Sobre una cierta libertad

Ahora, cuando todo el mundo se plantea apasionadamente el problema de la libertad, no carecería de interés preguntarnos por el sentido de esta palabra. El siglo XIX ha pregonado la libertad individual y ha concedido numerosos derechos al pensamiento y a los instintos individuales. De hecho, una definición de la libertad de acuerdo con el espíritu del siglo pasado podría ser ésta: la participación del individuo en el mayor número posible de derechos. Se era libre para creer o no creer en Dios, porque se había conquistado el derecho a la libertad religiosa. Se era libre para divorciarse, porque se habían conquistado ciertos derechos relacionados con la vida conyugal. Se era libre para pensar cualquier cosa, porque se había conquistado el derecho a la libertad de conciencia. Y un largo etcétera.

Se comprende fácilmente que esta libertad de tipo contractual poco o nada tiene que ver con el problema de la libertad en sí. Se trata de un número limitado de derechos, conquistados gradualmente; derechos muy agradables y útiles, pero que no implican, en absoluto, la libertad del individuo. Ser libre significa, ante todo, ser responsable ante la propia conciencia. Eres libre en relación con tu vida; es decir, cada acto que realizas te implica; tienes que dar cuenta de él. La participación en los derechos, sin embargo, no te implica para nada; es una «libertad» exterior, automática; es como un permiso de libre circulación por la vida civil y particular. No arriesgas nada beneficiándote de él; no te implica ni moral ni socialmente.

Parémonos a pensar, por un momento, en lo que significaría un hombre realmente libre, en el verdadero sentido de la palabra. Se trataría de un hombre capaz de responder con su propia vida de cada acto que realiza. No puedes ser libre si no eres responsable: la verdadera libertad no implica «derechos», porque los derechos te son otorgados por otros y no te implican en absoluto. Solamente eres libre cuando respondes de cada acto que realizas. Grave responsabilidad, ya que se trata de tu propia vida, que puedes perder (es decir, puedes fracasar) o que puedes hacer fructificar (es decir, puedes crear). Al margen de estos dos polos —el fracaso o la creación— no alcanzo a ver qué otro sentido podría tener la libertad. Eres libre, es decir, eres responsable de tu propia vida: la puedes echar a perder o la puedes realizar; te conviertes en un autómata y un fracasado o en un hombre vivo y entero.

Las épocas que han ignorado este sentido de la libertad han producido el índice mayor de fracasados. Es lo que ha ocurrido con el siglo XIX, que ha promovido una libertad exterior, sin responsabilidad y meramente contractual. En este sentido, por paradójico que pueda parecer, la Edad Media conoció una mayor libertad. Los hombres de la Edad Media vivían más responsablemente, más cabalmente; cada acto de su vida les implicaba; podían perderse o salvarse (salvación o perdición en su sentido cristiano).

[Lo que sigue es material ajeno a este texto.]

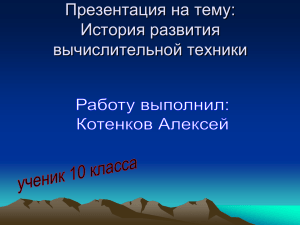 Презентация на тему:
История развития вычислительной техники

Работу выполнил:
Котенков Алексей

ученик 10 класса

El miedo a la responsabilidad ha obligado al hombre moderno a renunciar a la libertad para tener más derechos. Pero lo único que merece la pena conservar de todas las «libertades» conquistadas, desde la Revolución francesa hasta ahora, es el derecho a ser libre. Derecho del que casi nadie sabe sacar provecho. Porque realizar actos no sancionables no significa ser libre.